Your goal: Carry on the travel account of arriving in Brisbane, picking up right after its last sentence.

Reading text:
┌──

We arrived in Australia and I don't know what I expected from Brisbane, but wow is it clean. Sparkling clean. No, no it is really clean. I got up two hours before we docked and saw the whole harbor, the shore lines, the factories, the oil tanks, etc. Not one speck of trash. No graffiti anyplace. I am very, very impressed. I have travelled a bit, yet never have I seen anyplace so immaculate. Naturally, now I really looked for any trash because it is so hard for me to believe. Yes, I found two grittier spots, but only two street signs or stop signs that had some very small scribbles in silver written in a corner. The fine for dropping any kind of trash, even cigarette butts, is an instant $ 200.00 fine at least, and the town does give out tickets. They are patrolling and looking. The overall effect is a bit weird. It struck me as almost artificial, I am not used to it. There must be some dirt, trash or rubbish, right? Not in Brisbane, Australia. It is clean!

└──

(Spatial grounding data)
┌──

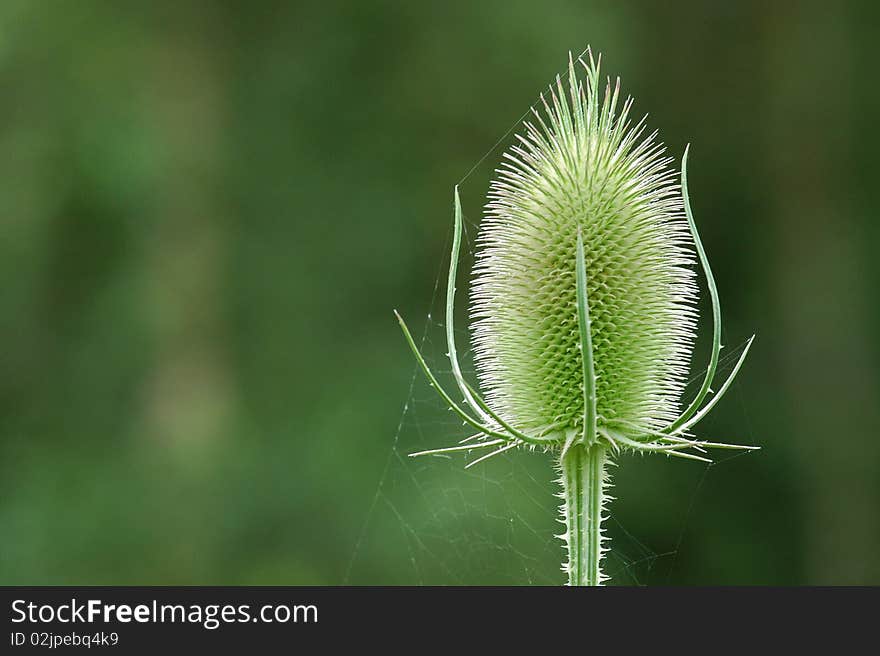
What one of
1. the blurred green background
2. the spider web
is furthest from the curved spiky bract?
the blurred green background

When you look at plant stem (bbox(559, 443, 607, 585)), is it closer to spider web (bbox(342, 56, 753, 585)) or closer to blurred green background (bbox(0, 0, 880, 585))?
spider web (bbox(342, 56, 753, 585))

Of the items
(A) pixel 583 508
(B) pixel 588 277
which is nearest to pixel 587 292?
(B) pixel 588 277

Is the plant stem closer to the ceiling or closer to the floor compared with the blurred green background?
closer to the floor

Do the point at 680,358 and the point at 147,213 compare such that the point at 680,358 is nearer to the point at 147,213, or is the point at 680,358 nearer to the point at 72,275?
the point at 147,213

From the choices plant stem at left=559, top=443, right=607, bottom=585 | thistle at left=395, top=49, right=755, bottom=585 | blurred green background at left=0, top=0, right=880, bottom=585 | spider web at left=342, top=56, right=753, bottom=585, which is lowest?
plant stem at left=559, top=443, right=607, bottom=585

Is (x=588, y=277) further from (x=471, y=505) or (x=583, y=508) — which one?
(x=471, y=505)

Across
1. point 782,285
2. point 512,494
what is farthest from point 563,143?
point 782,285

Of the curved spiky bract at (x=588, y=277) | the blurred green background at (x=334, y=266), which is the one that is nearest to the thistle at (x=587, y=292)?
the curved spiky bract at (x=588, y=277)

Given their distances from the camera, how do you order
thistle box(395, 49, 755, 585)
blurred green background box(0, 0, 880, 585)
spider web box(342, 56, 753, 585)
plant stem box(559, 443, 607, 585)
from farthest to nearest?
blurred green background box(0, 0, 880, 585) → spider web box(342, 56, 753, 585) → thistle box(395, 49, 755, 585) → plant stem box(559, 443, 607, 585)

└──

Answer space:
We chose the aboriginal tour the ship offered as an excursion. We went on a hired city bus, which was scrubbed clean and impeccable, to visit the River Walk, a long walkway, styled and arranged right next to the Brisbane river in the middle of town. After we walked about one KM we came to a set up tent with a platform where a few aborigines introduced us to their way of looking at life. Some stories of the dreamtime were orated, sung and danced. Nobody knows how many tribes lived before the white man came. Came, like he did all over the world, with sicknesses and Rum and an attitude of " this is now our land". For some 50,000 years the aboriginals lived and managed to live off the land. Food was plentiful, water was pure and ran clear in the rivers. They had no housing, so no mortgages. No cars, so did not have to pay for the purchase, gas and insurance. Clothing? They did not wear any. Furniture? They sat on the ground or on a tree stump.
The people we met showed us they could make a fire within 2 minutes, using two sticks and some wood shavings. Their focus was never, nor is it today, on what one possesses. They believed the land does not belong to you; you belong to the land. It was free for all to use, just like the air we breath is free for all to breathe. What they did know, still know today, is what most of us never knew. The aboriginals know their plant life. They know what is edible, what works as medicine and what is poisonous. I could not compete with them on their level. They know too much. They know their stars through oral stories and connections to their dreamtime sagas. The dreamtime was the time during the creation of the earth and the beginning of their existence.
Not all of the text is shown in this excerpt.